第5話
日が暮れて夜となった頃、釈放されたフレアが部屋に戻ると当然ながら室内はきれいに片付けられていた。ランプもいつも通り灯されている。しかし室内にローズの姿はなかった。その代わりというわけではないのだろうが、部屋の真中に移動されたテーブルの上に牛の頭が乗せられていた。 頭は近くの店から取り寄せたものか良いものである。頭を置いたのはローズに間違いはないが、その真意までは測りかねた。彼女がフレアのために食事を用意し外出するなどまずありえない。
「おかえりなさい。聞いたわよ。大活躍だったようね。それは食べてはだめよ。今から使うんですからね」
フレアが牛の頭とにらみ合いをしている最中に部屋の扉が開きローズが入ってきた。彼女はロウソクや本がいっぱいに入った籠を抱えている。
「すみません。いいところは全部帝都の連中に持っていかれました」すでに特化隊からの何らかの苦情は入っているようだ。
「鮮血の剣の出現は確定なんでしょ。あなたの調査は無駄にはなっていないわ。面倒な聞き込みとかは帝都の連中に任せておいて、わたしたちは高みの見物といきましょう」
「本当に手を引く気ですか?」
「まさか、冗談でしょ」
ローズが抱えていた籠をフレアに手渡す。
「旧市街の貴族が絡んできているとなれば、わたし達では直接手が出しにくいですからね。これからはわたし達でできる方法でやっていきましょう」
「はい」とはいったものの、フレアはまだ昨夜の調査結果をローズに話してはいない。昨夜はローズもいろいろと動いていたらしい。
「とりあえず、空の上からの監視から始めましょう」
ローズはフレアが持つ籠からインク壺と絵筆を取り出した。彼女は羽ペンを使い牛の頭を取り囲むように器用に魔法陣を描いていく。次はロウソクを配置し、牛の頭に奇妙な文様を描き始めた。
「何か呼び出すんですか?」
何度か術式を目にしているので予想はつく。
「ええ、使い魔にわたしの目になってもらおうと思ってね」
テーブル上の飾りつけとインクなどを片づけてを終えて、ローズは籠から古びた革表紙の本を取り出した。いわゆる魔導書というものである。本を右手に持ち、左手の指を鳴らす。すべてのロウソクに火が灯り牛の頭を照らす。
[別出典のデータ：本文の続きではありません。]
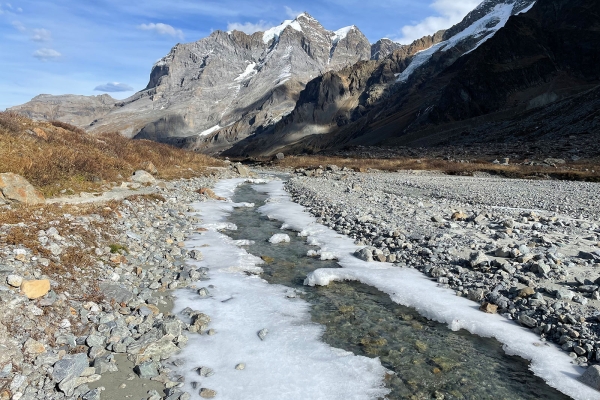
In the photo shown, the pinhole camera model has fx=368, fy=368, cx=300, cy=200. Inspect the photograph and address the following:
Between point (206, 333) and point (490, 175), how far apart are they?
38.4m

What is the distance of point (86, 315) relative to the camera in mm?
7258

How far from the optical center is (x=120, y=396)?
5707mm

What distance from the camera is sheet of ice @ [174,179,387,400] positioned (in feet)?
20.3

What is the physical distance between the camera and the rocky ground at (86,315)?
5.72 meters

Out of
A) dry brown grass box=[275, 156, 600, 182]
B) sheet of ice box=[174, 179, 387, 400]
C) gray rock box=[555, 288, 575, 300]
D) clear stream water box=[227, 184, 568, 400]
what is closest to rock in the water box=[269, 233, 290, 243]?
clear stream water box=[227, 184, 568, 400]

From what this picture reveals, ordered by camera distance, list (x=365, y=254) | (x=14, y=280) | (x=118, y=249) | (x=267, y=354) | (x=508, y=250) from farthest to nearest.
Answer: (x=365, y=254)
(x=508, y=250)
(x=118, y=249)
(x=267, y=354)
(x=14, y=280)

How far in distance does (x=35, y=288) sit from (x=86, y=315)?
1.04 metres

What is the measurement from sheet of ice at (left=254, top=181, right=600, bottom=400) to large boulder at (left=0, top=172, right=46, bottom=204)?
387 inches

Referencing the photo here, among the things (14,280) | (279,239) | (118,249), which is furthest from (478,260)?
(14,280)

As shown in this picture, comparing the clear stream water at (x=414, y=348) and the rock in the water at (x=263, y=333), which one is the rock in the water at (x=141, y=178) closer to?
the clear stream water at (x=414, y=348)

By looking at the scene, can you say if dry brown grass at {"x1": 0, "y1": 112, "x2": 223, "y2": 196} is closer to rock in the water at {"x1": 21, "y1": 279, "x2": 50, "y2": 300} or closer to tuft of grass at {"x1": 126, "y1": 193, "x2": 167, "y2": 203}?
tuft of grass at {"x1": 126, "y1": 193, "x2": 167, "y2": 203}

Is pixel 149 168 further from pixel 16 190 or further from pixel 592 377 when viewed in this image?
pixel 592 377

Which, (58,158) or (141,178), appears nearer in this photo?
(58,158)

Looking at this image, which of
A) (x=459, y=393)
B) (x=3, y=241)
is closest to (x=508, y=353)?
(x=459, y=393)
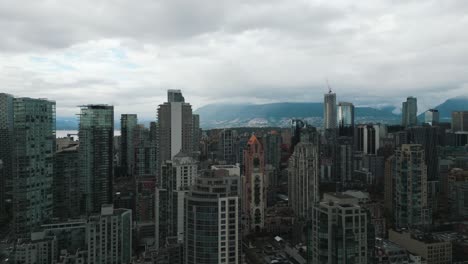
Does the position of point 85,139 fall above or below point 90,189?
above

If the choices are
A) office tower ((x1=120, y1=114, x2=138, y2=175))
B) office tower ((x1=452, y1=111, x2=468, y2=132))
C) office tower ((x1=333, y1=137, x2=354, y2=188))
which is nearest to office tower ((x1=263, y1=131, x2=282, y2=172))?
office tower ((x1=333, y1=137, x2=354, y2=188))

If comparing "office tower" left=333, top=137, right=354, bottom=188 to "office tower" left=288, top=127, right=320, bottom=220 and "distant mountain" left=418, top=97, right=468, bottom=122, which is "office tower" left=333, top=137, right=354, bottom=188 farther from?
"distant mountain" left=418, top=97, right=468, bottom=122

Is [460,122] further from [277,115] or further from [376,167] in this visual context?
[277,115]

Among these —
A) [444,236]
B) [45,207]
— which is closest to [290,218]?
[444,236]

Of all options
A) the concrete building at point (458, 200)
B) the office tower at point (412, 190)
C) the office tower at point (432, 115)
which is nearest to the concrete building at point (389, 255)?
the office tower at point (412, 190)

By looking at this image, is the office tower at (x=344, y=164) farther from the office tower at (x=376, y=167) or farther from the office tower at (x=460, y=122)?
the office tower at (x=460, y=122)

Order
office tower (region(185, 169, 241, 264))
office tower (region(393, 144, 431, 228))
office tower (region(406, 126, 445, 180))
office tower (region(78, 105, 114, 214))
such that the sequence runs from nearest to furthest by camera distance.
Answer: office tower (region(185, 169, 241, 264)) → office tower (region(393, 144, 431, 228)) → office tower (region(78, 105, 114, 214)) → office tower (region(406, 126, 445, 180))

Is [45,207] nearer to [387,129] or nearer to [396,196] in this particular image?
[396,196]
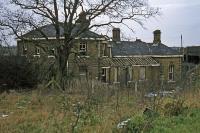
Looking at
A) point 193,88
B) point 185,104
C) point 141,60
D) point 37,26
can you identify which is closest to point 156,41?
point 141,60

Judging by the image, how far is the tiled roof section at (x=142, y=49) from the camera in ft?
201

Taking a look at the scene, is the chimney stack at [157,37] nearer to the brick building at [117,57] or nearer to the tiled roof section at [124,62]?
the brick building at [117,57]

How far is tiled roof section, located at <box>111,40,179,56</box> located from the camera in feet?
201

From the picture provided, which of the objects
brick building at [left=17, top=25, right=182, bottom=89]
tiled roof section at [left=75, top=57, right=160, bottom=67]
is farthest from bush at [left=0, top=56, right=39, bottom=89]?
tiled roof section at [left=75, top=57, right=160, bottom=67]

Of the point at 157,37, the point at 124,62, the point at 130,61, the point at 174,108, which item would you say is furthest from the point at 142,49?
the point at 174,108

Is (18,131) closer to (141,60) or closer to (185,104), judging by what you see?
(185,104)

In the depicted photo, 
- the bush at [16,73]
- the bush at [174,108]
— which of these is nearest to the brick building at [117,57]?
the bush at [16,73]

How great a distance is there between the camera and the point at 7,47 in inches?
1606

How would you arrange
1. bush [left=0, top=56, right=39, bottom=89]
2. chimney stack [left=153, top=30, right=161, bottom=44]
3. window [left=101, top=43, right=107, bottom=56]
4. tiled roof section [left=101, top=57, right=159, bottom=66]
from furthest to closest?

ローズが妖魔召喚呪文の詠唱を始めると、ローズが手にしていた魔導書が自ら意思を持っているいるかのように開き、その頁をめくり始めた。魔導書は三分の一程度のところで頁が動きを止めた。そこにはローズが牛の頭に描いたものと同じ文様が記されていた。ローズが淡々と詠唱する呪文に反応して、魔導書の文様が赤く輝き始める。ローズはそれに軽く人差し指で触れ、その後指をそっと牛の頭に添えた。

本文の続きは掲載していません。